**Dataset entries:**
————————

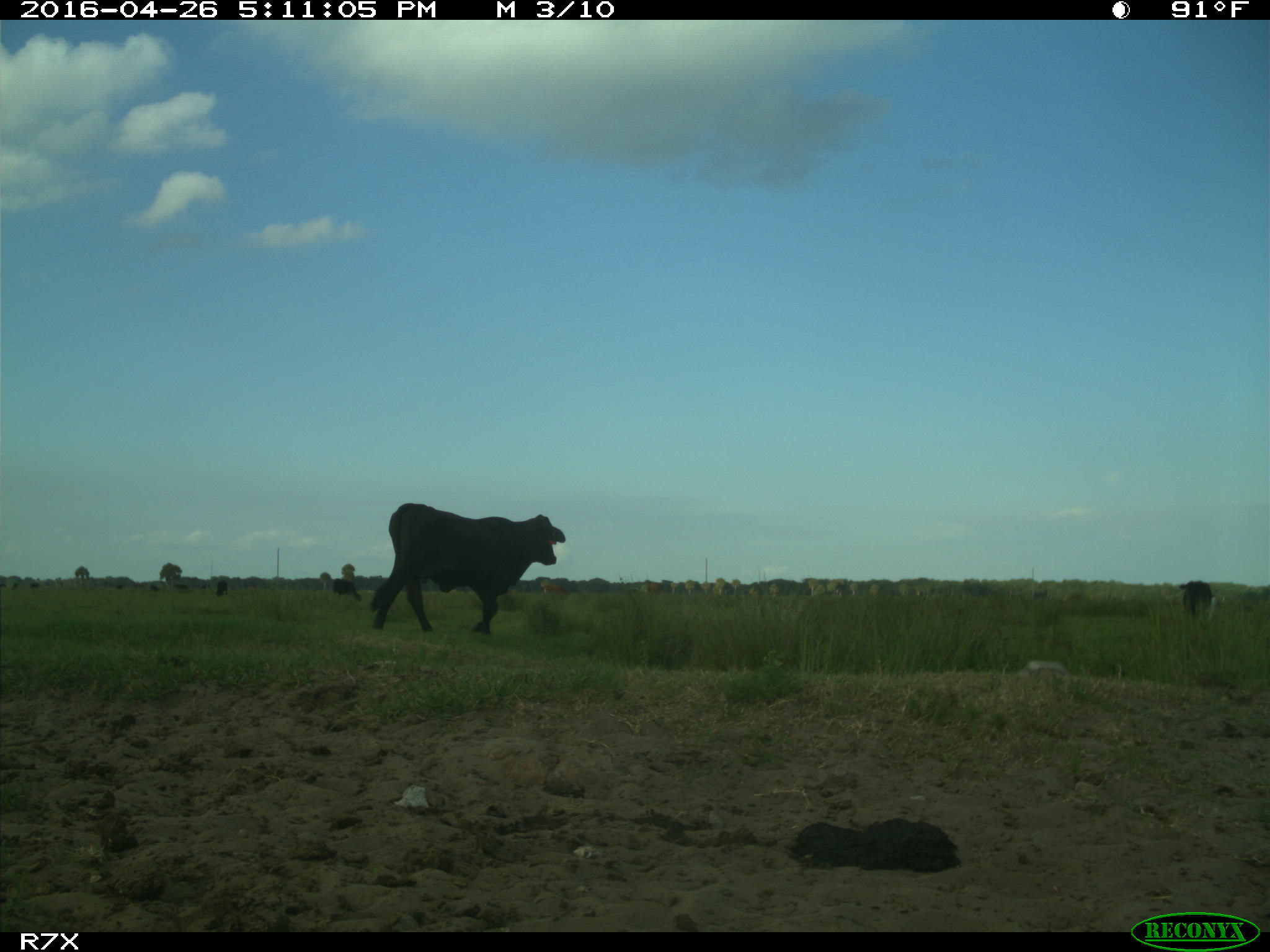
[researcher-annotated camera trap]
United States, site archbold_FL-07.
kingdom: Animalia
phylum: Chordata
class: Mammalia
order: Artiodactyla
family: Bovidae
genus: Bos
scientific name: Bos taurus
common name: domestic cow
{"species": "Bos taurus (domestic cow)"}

————————

**What you have to do:**
With the pictures removed, print the entries above exactly.

**Reply to the exercise:**
[researcher-annotated camera trap]
United States, site archbold_FL-07.
kingdom: Animalia
phylum: Chordata
class: Mammalia
order: Artiodactyla
family: Bovidae
genus: Bos
scientific name: Bos taurus
common name: domestic cow
{"species": "Bos taurus (domestic cow)"}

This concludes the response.